Check Point patches VPN 0-day exploited to target enterprises

Check Point has patched a zero-day vulnerability that has been exploited in the wild in attempts to compromise enterprise networks, the security company announced Tuesday.

The vulnerability, tracked as CVE-2024-24919, enables an attacker to “read certain information” on Check Point Network Security gateways with either the remote access VPN or mobile access enabled.

The hotfixes for CVE-2024-24919 released Tuesday comes after Check Point reported Monday that it observed a “small number” of exploitation attempts against its customers starting May 24, targeting old VPN local accounts with password-only authentication.

The activity was observed following an overall increase in attacks targeting remote-access VPNs to gain entry into enterprise networks over the past few months, Check Point said.

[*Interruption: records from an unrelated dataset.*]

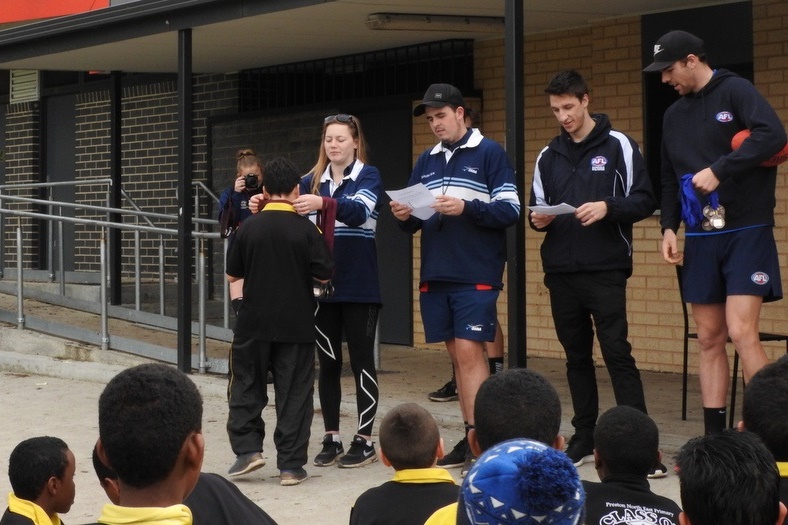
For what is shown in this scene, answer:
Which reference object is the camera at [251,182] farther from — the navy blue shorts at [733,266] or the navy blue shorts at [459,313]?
the navy blue shorts at [733,266]

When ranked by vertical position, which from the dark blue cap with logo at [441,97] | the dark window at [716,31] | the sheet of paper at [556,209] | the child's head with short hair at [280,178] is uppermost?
the dark window at [716,31]

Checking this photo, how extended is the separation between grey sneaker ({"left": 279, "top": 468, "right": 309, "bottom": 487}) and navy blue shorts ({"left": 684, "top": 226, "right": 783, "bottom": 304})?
215cm

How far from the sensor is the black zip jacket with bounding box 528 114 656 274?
5984 mm

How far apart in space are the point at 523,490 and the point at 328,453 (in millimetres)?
4795

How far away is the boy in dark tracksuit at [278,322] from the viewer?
6.14 m

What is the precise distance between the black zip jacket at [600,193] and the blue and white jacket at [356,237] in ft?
3.21

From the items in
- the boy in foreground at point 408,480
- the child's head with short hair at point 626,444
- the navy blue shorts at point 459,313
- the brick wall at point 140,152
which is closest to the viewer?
the boy in foreground at point 408,480

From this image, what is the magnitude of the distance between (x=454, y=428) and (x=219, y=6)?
3.37 m

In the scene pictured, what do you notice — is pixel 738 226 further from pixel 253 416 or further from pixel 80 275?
pixel 80 275

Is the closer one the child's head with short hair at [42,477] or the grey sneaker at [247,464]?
the child's head with short hair at [42,477]

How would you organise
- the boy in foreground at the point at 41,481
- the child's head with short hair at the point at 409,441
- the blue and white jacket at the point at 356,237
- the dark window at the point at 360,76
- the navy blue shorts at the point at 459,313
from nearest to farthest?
the child's head with short hair at the point at 409,441 < the boy in foreground at the point at 41,481 < the navy blue shorts at the point at 459,313 < the blue and white jacket at the point at 356,237 < the dark window at the point at 360,76

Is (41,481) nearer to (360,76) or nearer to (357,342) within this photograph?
(357,342)

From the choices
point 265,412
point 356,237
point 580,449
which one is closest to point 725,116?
point 580,449

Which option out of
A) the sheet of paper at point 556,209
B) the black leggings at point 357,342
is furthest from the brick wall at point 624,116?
the sheet of paper at point 556,209
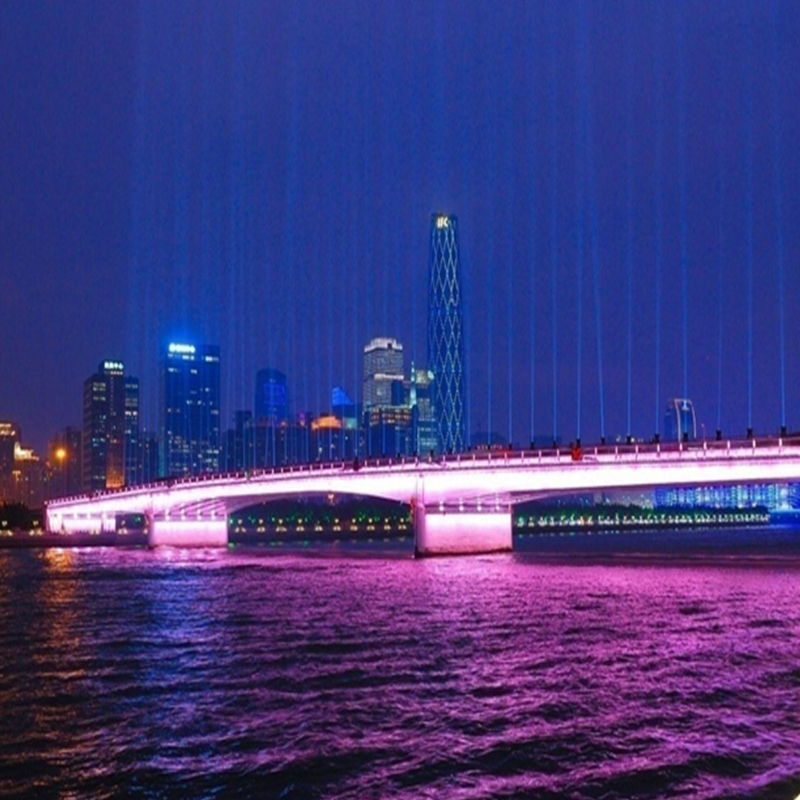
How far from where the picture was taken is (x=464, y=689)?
29.4 m

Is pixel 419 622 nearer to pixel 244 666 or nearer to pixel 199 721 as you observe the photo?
pixel 244 666

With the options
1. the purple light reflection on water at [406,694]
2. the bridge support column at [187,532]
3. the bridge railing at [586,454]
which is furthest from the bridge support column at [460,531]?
the bridge support column at [187,532]

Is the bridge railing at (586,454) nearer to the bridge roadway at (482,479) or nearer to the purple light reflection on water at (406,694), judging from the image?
the bridge roadway at (482,479)

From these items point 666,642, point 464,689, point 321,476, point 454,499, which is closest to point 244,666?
point 464,689

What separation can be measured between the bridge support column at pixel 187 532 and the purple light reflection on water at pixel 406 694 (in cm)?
7588

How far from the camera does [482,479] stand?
89.8 meters

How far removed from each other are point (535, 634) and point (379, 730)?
17146 mm

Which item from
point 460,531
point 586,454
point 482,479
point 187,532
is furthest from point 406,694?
point 187,532

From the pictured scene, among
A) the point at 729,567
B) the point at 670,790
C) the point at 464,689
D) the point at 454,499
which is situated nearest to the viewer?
the point at 670,790

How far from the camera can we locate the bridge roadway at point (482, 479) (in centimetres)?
7725

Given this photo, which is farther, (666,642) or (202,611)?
(202,611)

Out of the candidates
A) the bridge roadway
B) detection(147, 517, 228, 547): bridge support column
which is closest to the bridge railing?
the bridge roadway

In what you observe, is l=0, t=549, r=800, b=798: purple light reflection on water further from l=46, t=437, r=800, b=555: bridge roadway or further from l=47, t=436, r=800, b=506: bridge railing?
l=46, t=437, r=800, b=555: bridge roadway

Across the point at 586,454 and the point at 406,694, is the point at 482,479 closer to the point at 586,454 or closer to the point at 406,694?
the point at 586,454
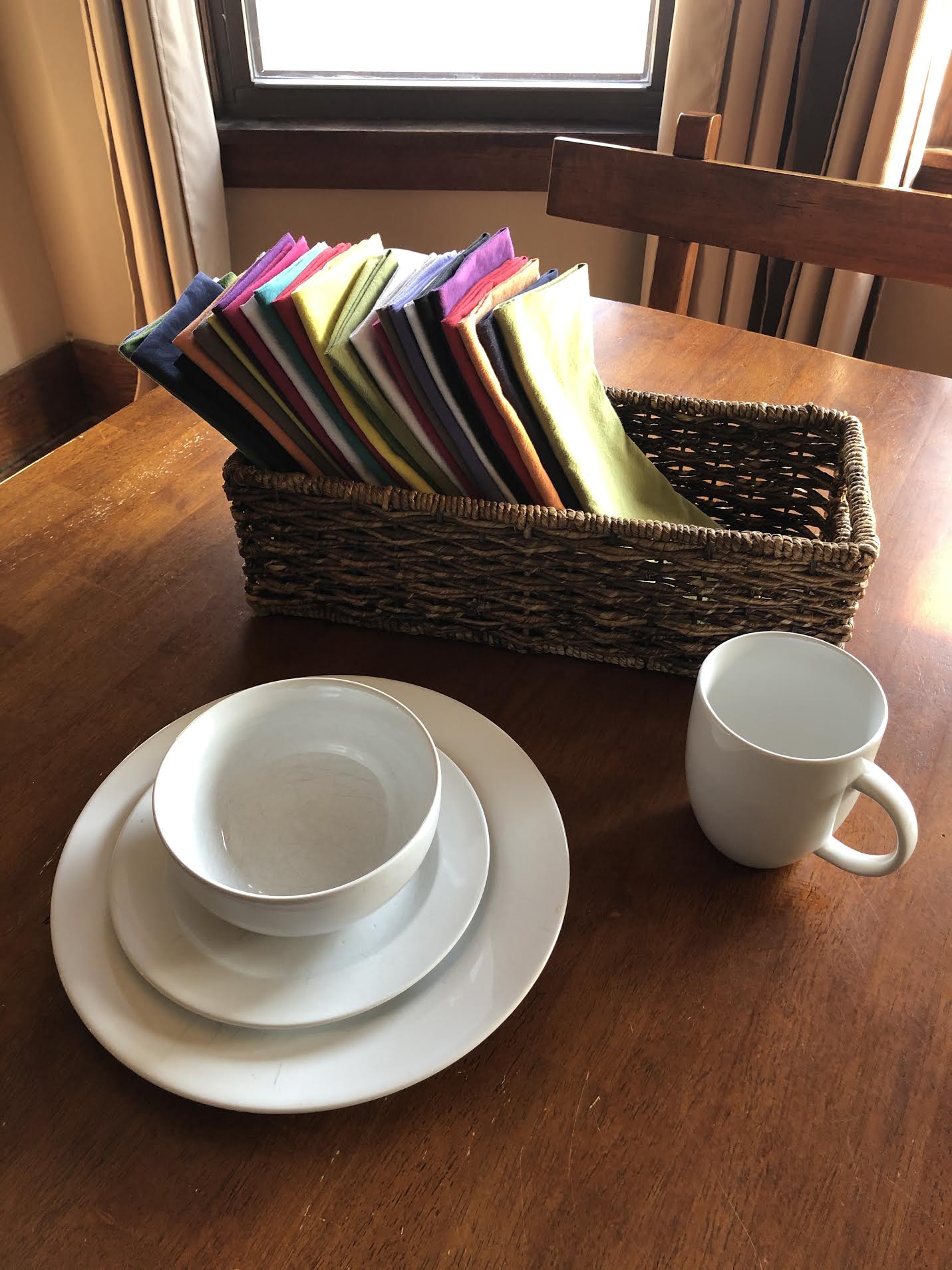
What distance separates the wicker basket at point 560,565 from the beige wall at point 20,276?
169cm

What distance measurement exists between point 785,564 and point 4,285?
1.96 metres

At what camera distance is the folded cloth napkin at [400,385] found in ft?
1.84

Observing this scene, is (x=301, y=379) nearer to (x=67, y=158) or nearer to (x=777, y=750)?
(x=777, y=750)

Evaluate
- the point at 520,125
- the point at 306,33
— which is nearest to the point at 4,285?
the point at 306,33

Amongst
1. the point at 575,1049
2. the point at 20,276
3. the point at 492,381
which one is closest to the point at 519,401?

In response to the exploitation attempts targeting Check Point customers, prior to the root cause being discovered, the company provided a temporary fix that blocked local accounts with password-only authentication from logging into the remote access VPN.

“Password-only authentication is considered an unfavourable method to ensure the highest levels of security, and we recommend not to rely on this when logging-in to network infrastructure.”

Customers were also advised to change the password of the Security Gateway’s account in the Active Directory.

CVE-2024-24919 affects the following Check Point products: CloudGuard Network, Quantum Maestro, Quantum Scalable Chassis, Quantum Security Gateways and Quantum Spark Appliances. Check Point’s advisory noted that installing the latest hotfixes for these products is “mandatory” to prevent exploitation of the flaw.

VPN attacks on the rise

Attacks targeting virtual private networks (VPNs) have increased significantly over the past few months, as noted by Check Point’s advisory, which mentions VPNs from several vendors being targeted for initial entry into enterprises.

Vulnerabilities in VPN products from vendors including Ivanti, Fortinet and Cisco have been leveraged in recent exploitation campaigns, including attacks by state-sponsored threat actors.

For example, following a surge of attacks by China-backed threat actors against Ivanti VPN zero-days in January, the Cybersecurity and Infrastructure Security Agency (CISA) issued a directive for federal agencies to disconnect Ivanti VPNs by Feb. 3.

Cisco Talos also warned of a worldwide increase in brute-force attacks against VPNs and other services in April, affecting Cisco, Check Point, Fortinet and SonicWall VPNs.

Meanwhile, statistics compiled by Top10VPN showed that reported VPN security vulnerabilities increased by 47% in 2023, and that the average severity of VPN vulnerabilities also increased by 40% over the last year.

In an SC Media Perspectives column, Zero Networks Vice President of Research Sagie Dulce noted that this increase in VPN attacks highlighted “the urgent need for a paradigm shift in network security.”

“Creating a better VPN requires more than just patching vulnerabilities or updating protocols. It demands a fundamental reimagining of how we approach network security in the digital age. This entails integrating advanced encryption algorithms, implementing stronger authentication mechanisms, and adopting a more proactive stance towards threat detection and mitigation,” Dulce wrote.